La France doit assurer la promotion des labels de finances verte et responsable et être au cœur de la réflexion sur la prise en compte des risques climatiques dans la régulation financière internationale (article 173 de la Loi pour la transition énergétique et la croissance verte).

Elle est ainsi le premier pays à demander aux investisseurs de publier l’impact de leurs activités sur le climat, les incitant à investir dans l’économie verte plutôt que dans les énergies fossiles.

Accélérer le déploiement des énergies renouvelables

La France entend soutenir le développement des énergies renouvelables, en prévoyant des appels d’offre et en encourageant l’éolien terrestre et marin, mais aussi l’énergie solaire et l’utilisation de la biomasse pour produire de la chaleur.

Le Gouvernement étudie l’augmentation, dans le cadre du plan d’investissement, des moyens du fonds chaleur qui soutient le développement des chaufferies et des réseaux de chaleur à partir de sources renouvelables (biomasse par exemple). La chaleur d’origine renouvelable est une énergie compétitive en matière de soutien public, qui réduit les émissions de gaz à effet de serre en se substituant aux combustibles fossiles (gaz ou charbon). Elle constitue donc un vecteur essentiel pour l’atteinte de nos objectifs climatiques et énergétiques.
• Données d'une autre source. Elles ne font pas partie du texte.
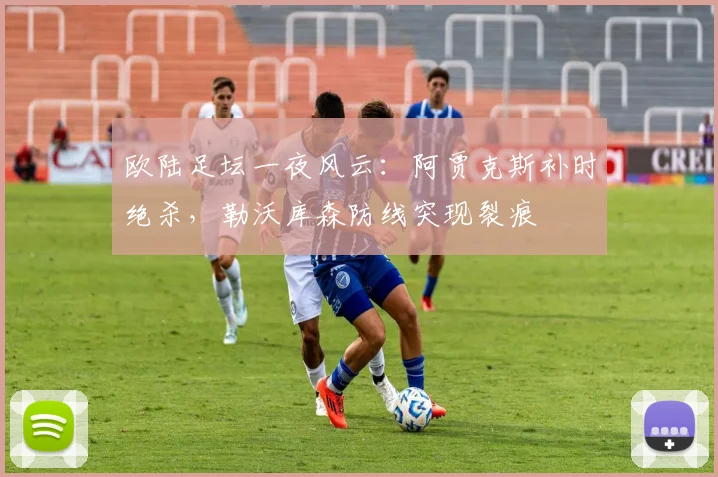 欧陆足坛一夜风云:阿贾克斯补时绝杀,勒沃库森防线突现裂痕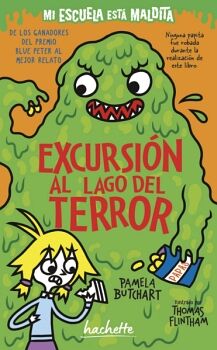 EXCURSIN AL LAGO DEL TERROR (MI ESCUELA EST MALDITA)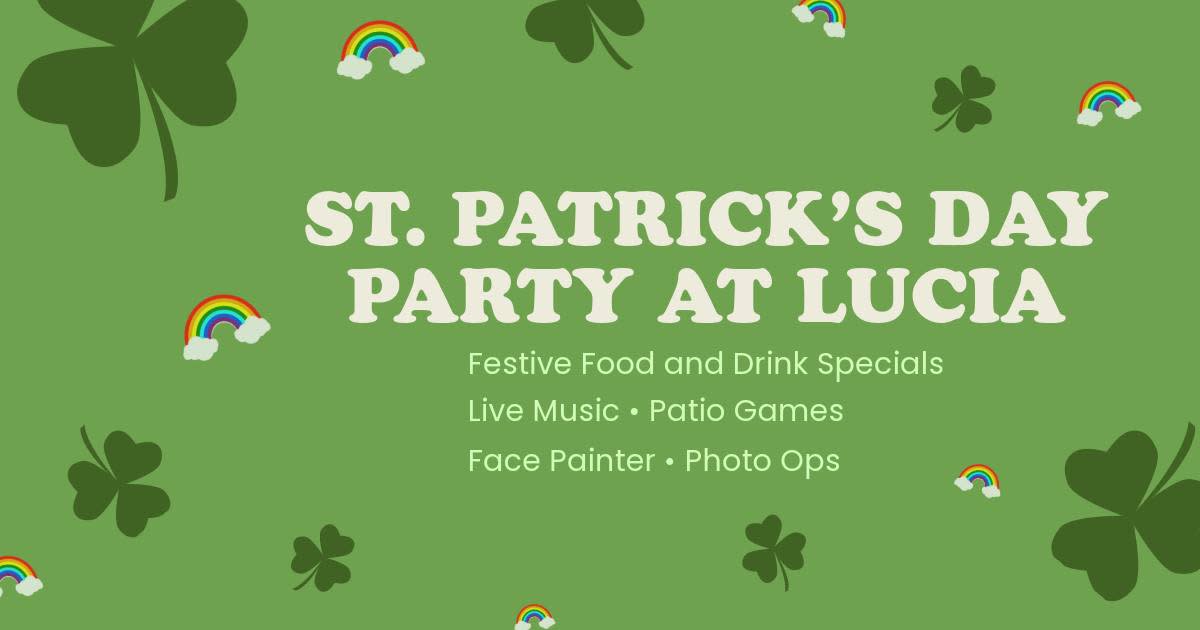 Lucia St. Patrick's Day Party Live Music Blog March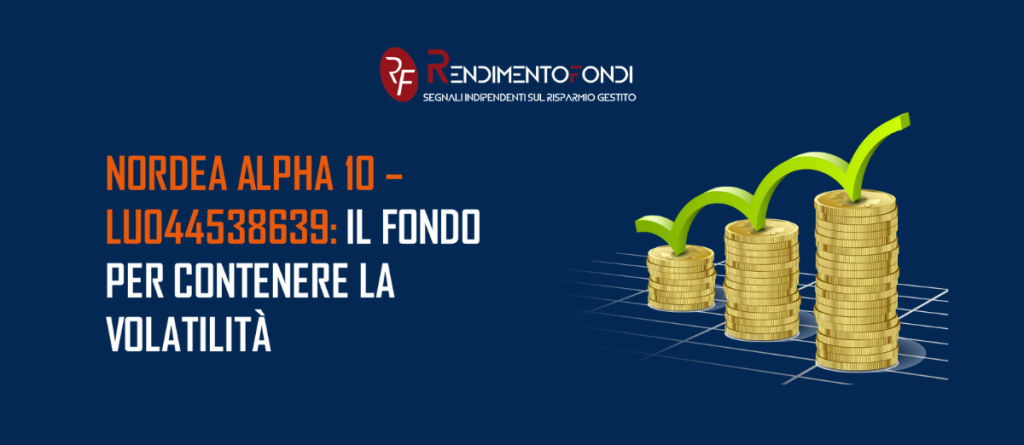 Nordea Alpha 10 – LU044538639 il fondo per contenere la volatilità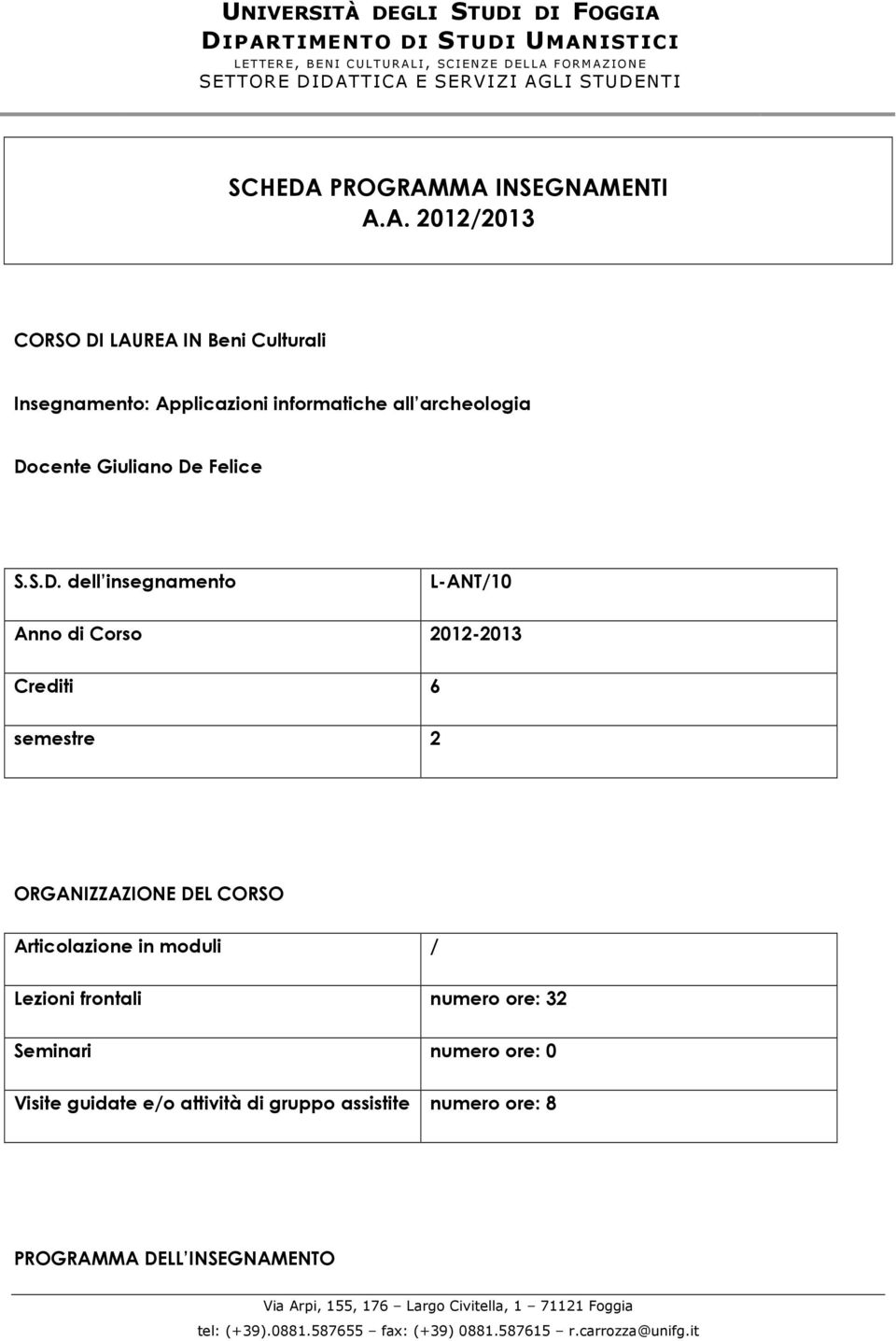 MA INSEGNAMENTI A.A. 2012/2013 CORSO DI LAUREA IN Beni Culturali Insegnamento: Applicazioni informatiche all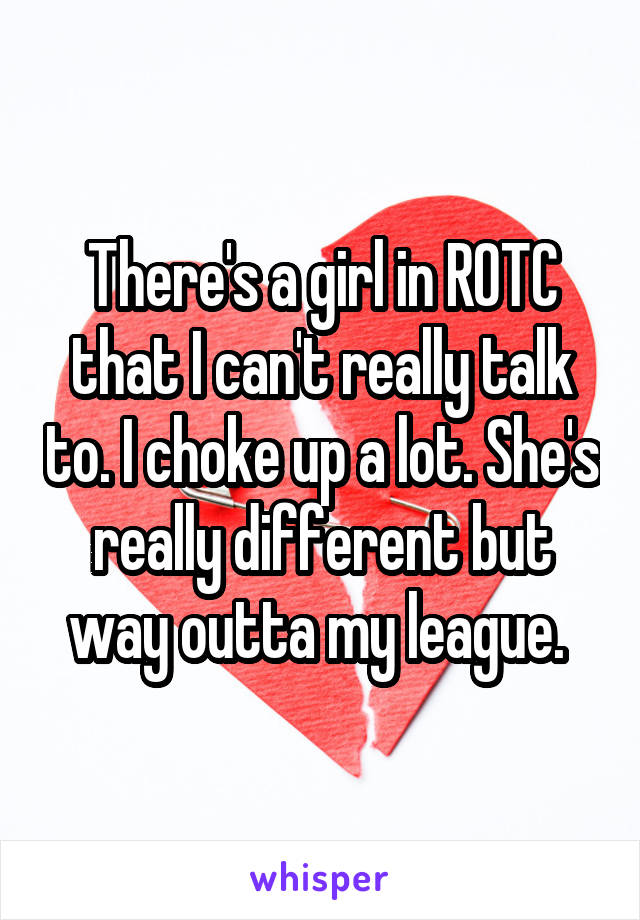 There's a girl in ROTC that I can't really talk to. I choke up a lot. She's really different but way outta my league. 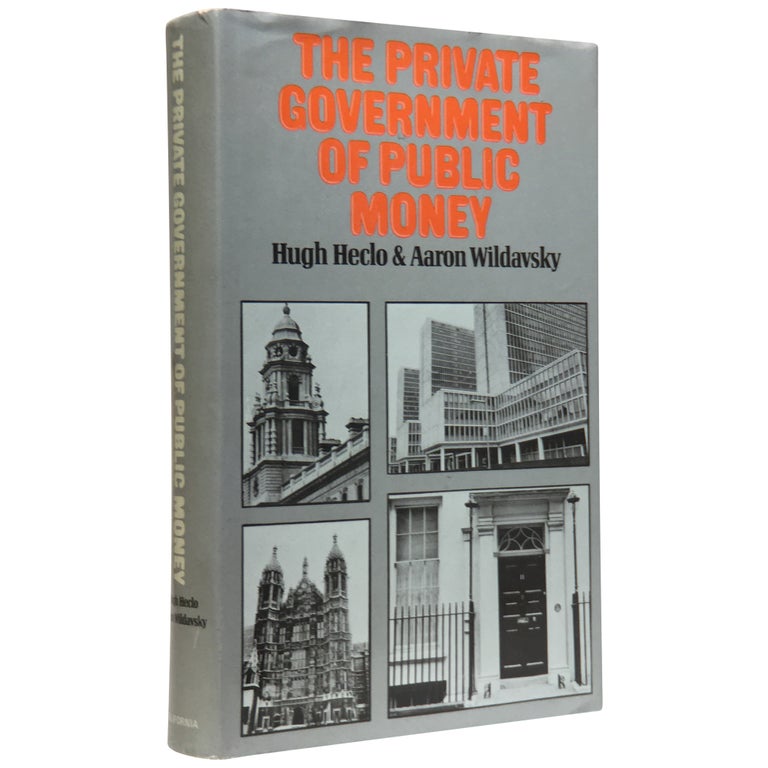 Item No: #307627 The Private Government of Public Money: Community and Policy Inside British Politics. Hugh Heclo, Aaron Wildavsky.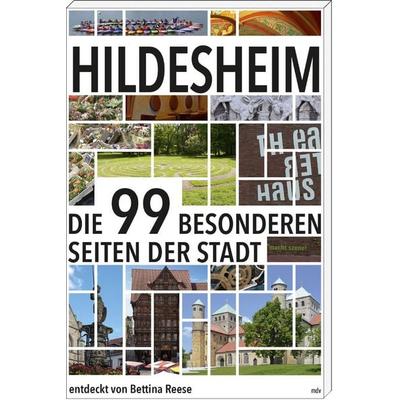 Hildesheim, Taschenbuch von Bettina Reese, Mitteldeutscher verlag, 978-3-95462-218-4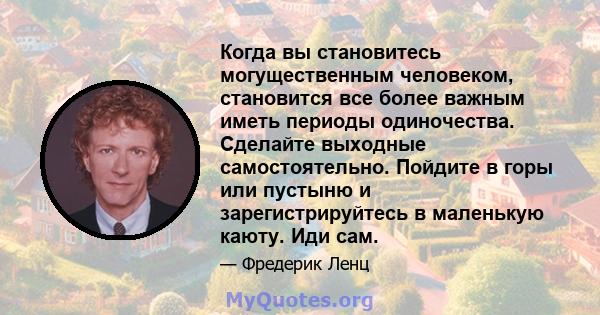 Когда вы становитесь могущественным человеком, становится все более важным иметь периоды одиночества. Сделайте выходные самостоятельно. Пойдите в горы или пустыню и зарегистрируйтесь в маленькую каюту. Иди сам.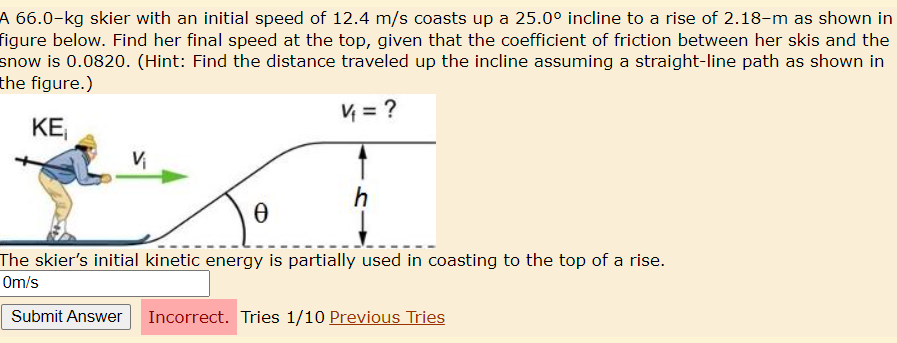 Solved A 66.0−kg skier with an initial speed of 12.4 m/s | Chegg.com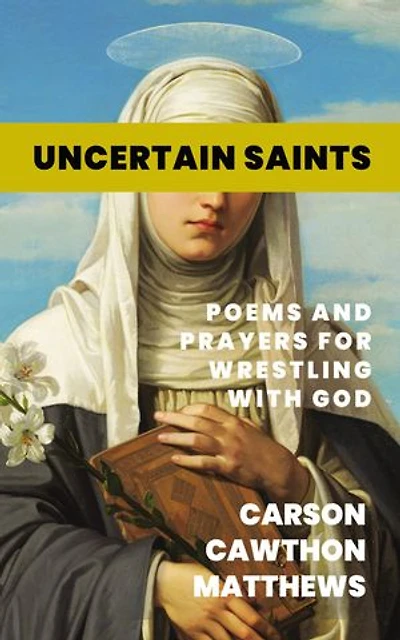Uncertain Saints: Poems and Prayers for Wrestling with God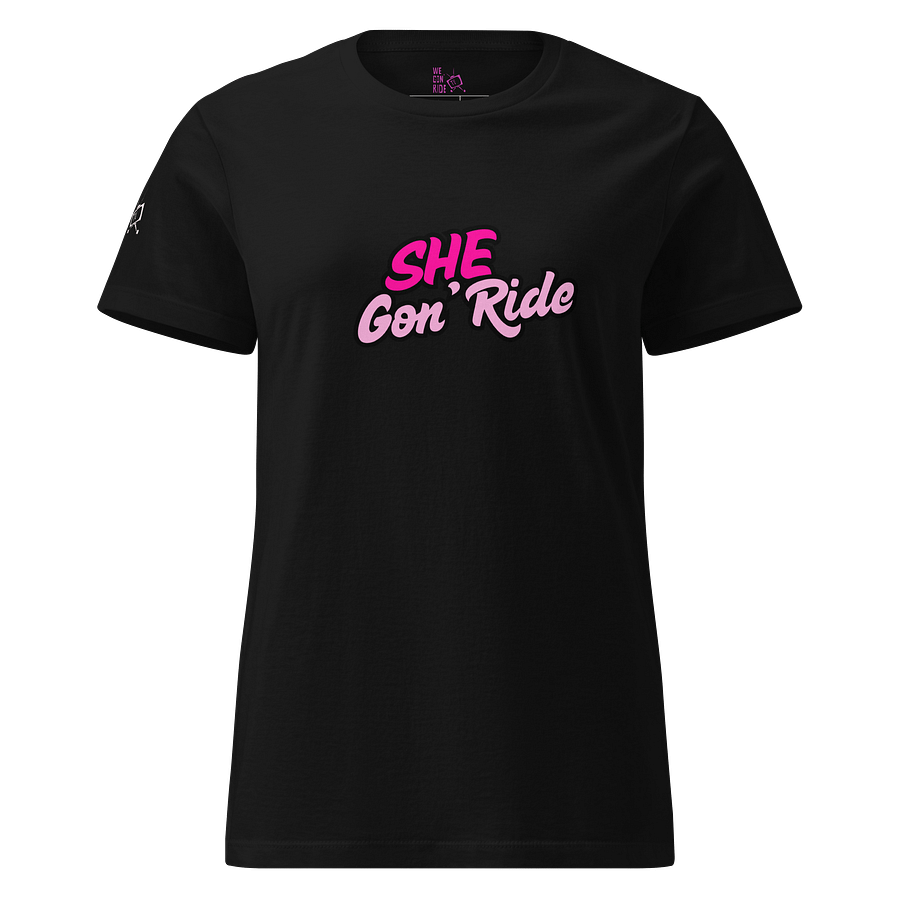 She Gon' Ride T-Shirt product image (5)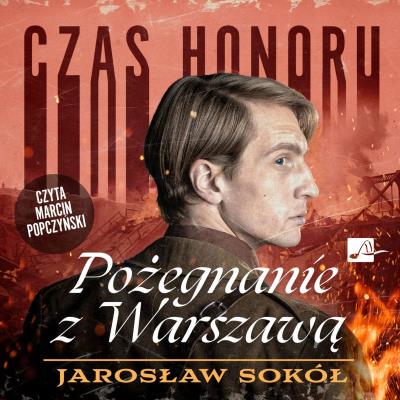 Okładka książki CD MP3 Czas honoru. Pożegnanie z Warszawą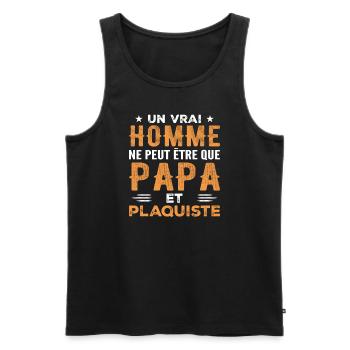 Ein richtiger Mann ist nur Papa und Stuckateur - Männer Premium Bio Tank Top - Schwarz - Vorne - Michal (187cm)
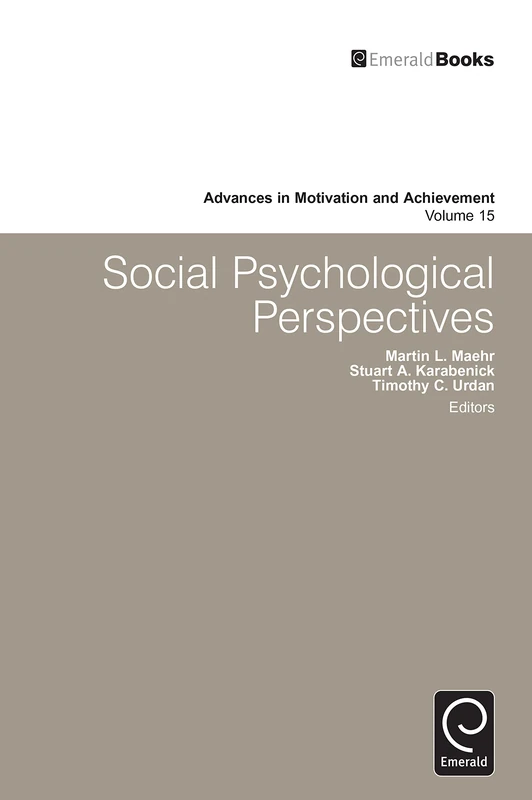 Social Psychological Perspectives: 15 (Advances in Motivation and Achievement, 15)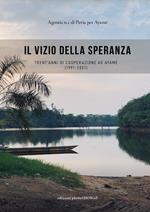 Il vizio della speranza. Trent'anni di cooperazione ad Ayamé (1991-2021)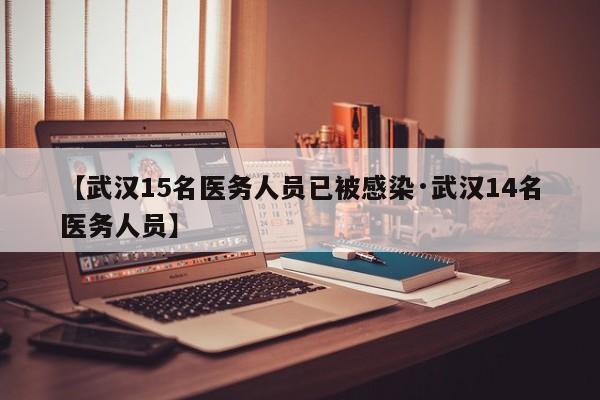 【武汉15名医务人员已被感染·武汉14名医务人员】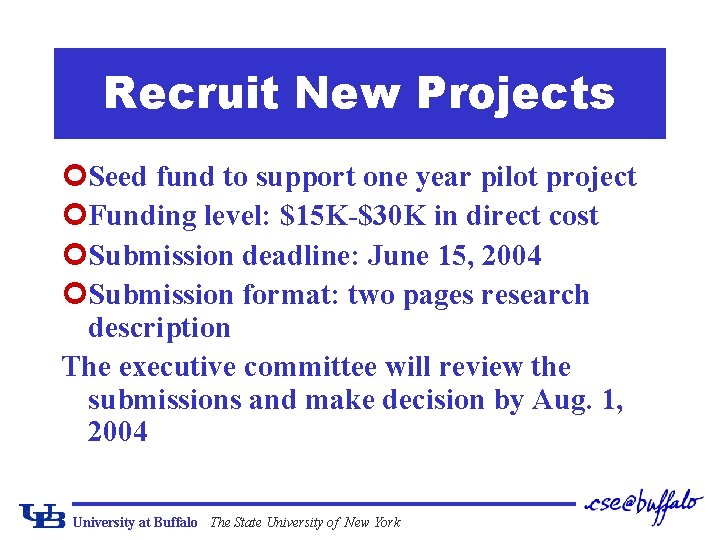 Recruit New Projects ¢Seed fund to support one year pilot project ¢Funding level: $15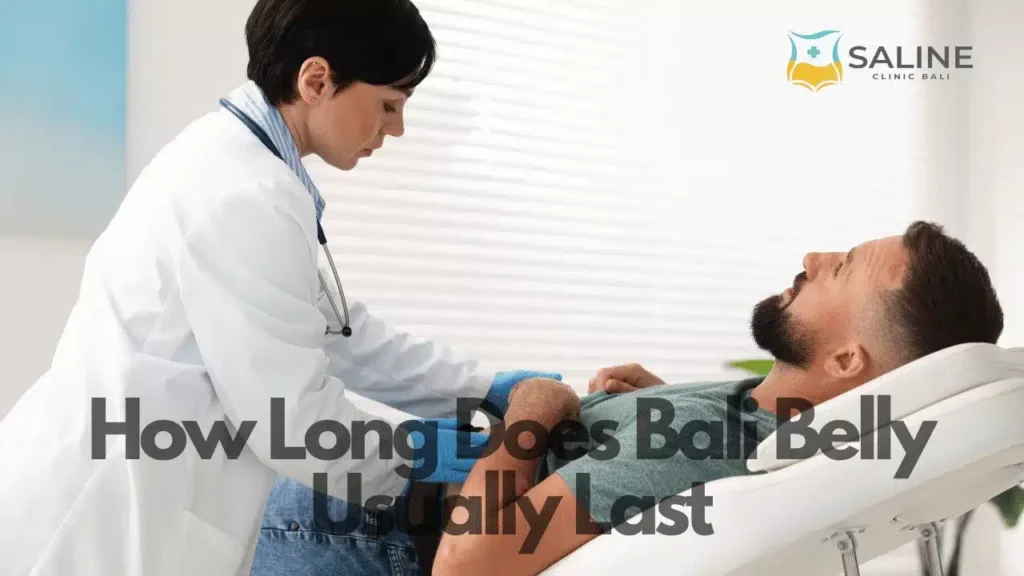 How Long Does Bali Belly Usually Last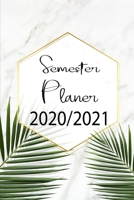 Semester Planer 2020 2021: Semesterplaner für das Jahr 2020 und 2021 Band 1  Plane und Organisiere im vorraus (German Edition) 167619679X Book Cover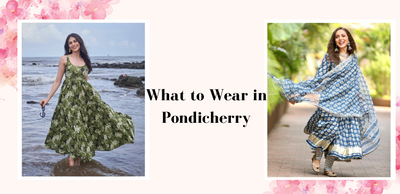 What to Wear in Pondicherry: Get Vacation Ready with Us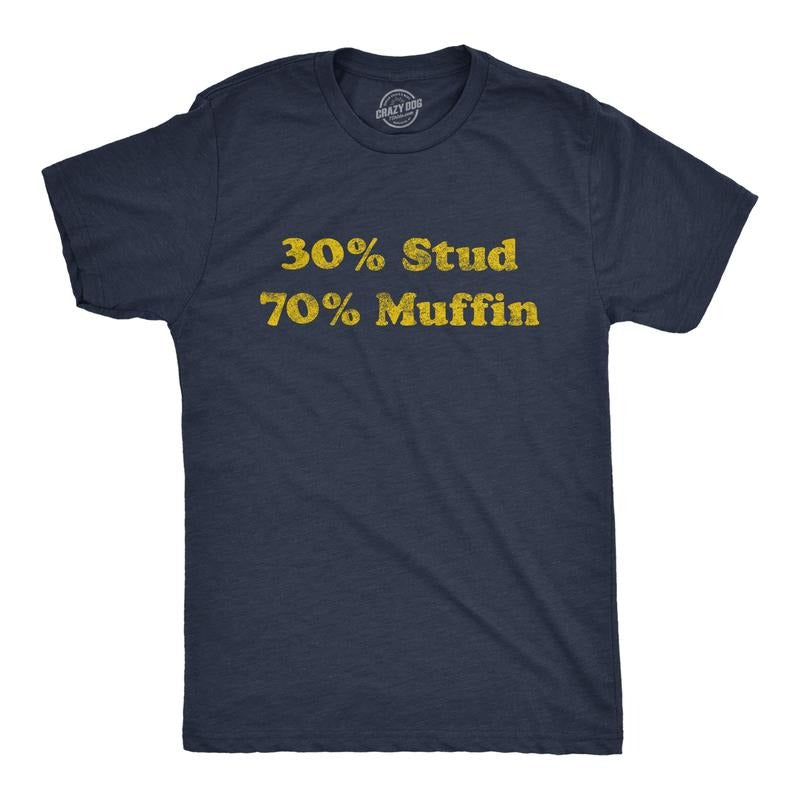 Mens 30% Stud 70% Muffin T Shirt Funny Dating Relationship Graphic Novelty Tee Mens Funny T Shirts Cool Tees Soft Stylish Casual Menswear Love Apparel for Men Funny Food Short Sleeve Novelty Tees for Navy -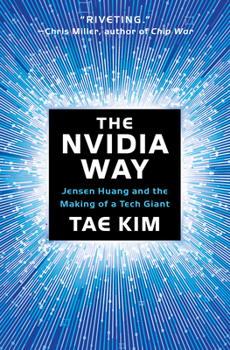 Hardcover The Nvidia Way: Jensen Huang and the Making of a Tech Giant Book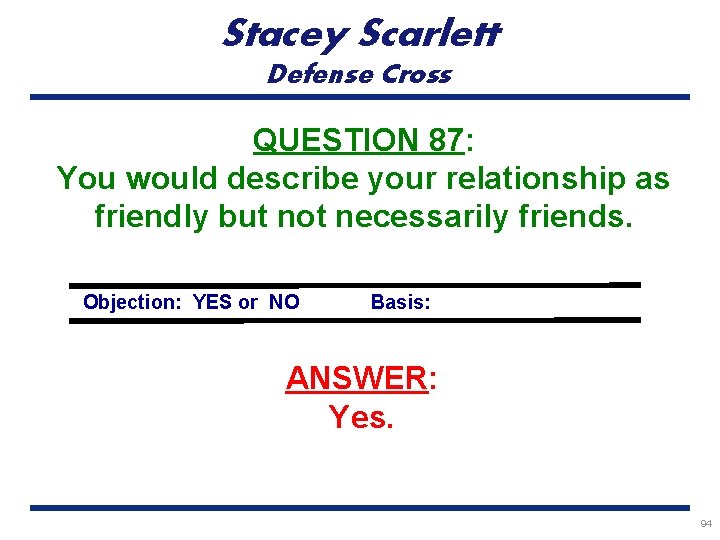 Stacey Scarlett Defense Cross QUESTION 87: You would describe your relationship as friendly but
Afin d’accélérer le déploiement de méthaniseurs sur le territoire, BPI France envisage un prêt sans sûreté de longue durée dédié à leur développement, afin que l’accès au financement ne soit plus une barrière pour des projets pourtant rentables.

L’État apportera son soutien à l’industrialisation des filières d’avenir, notamment la filière européenne du stockage de l’énergie : production des batteries pour véhicules électriques, reconditionnement de ces batteries pour le stockage stationnaire, recyclage. Il se mobilisera pour accueillir les acteurs étrangers du secteur sur le territoire national.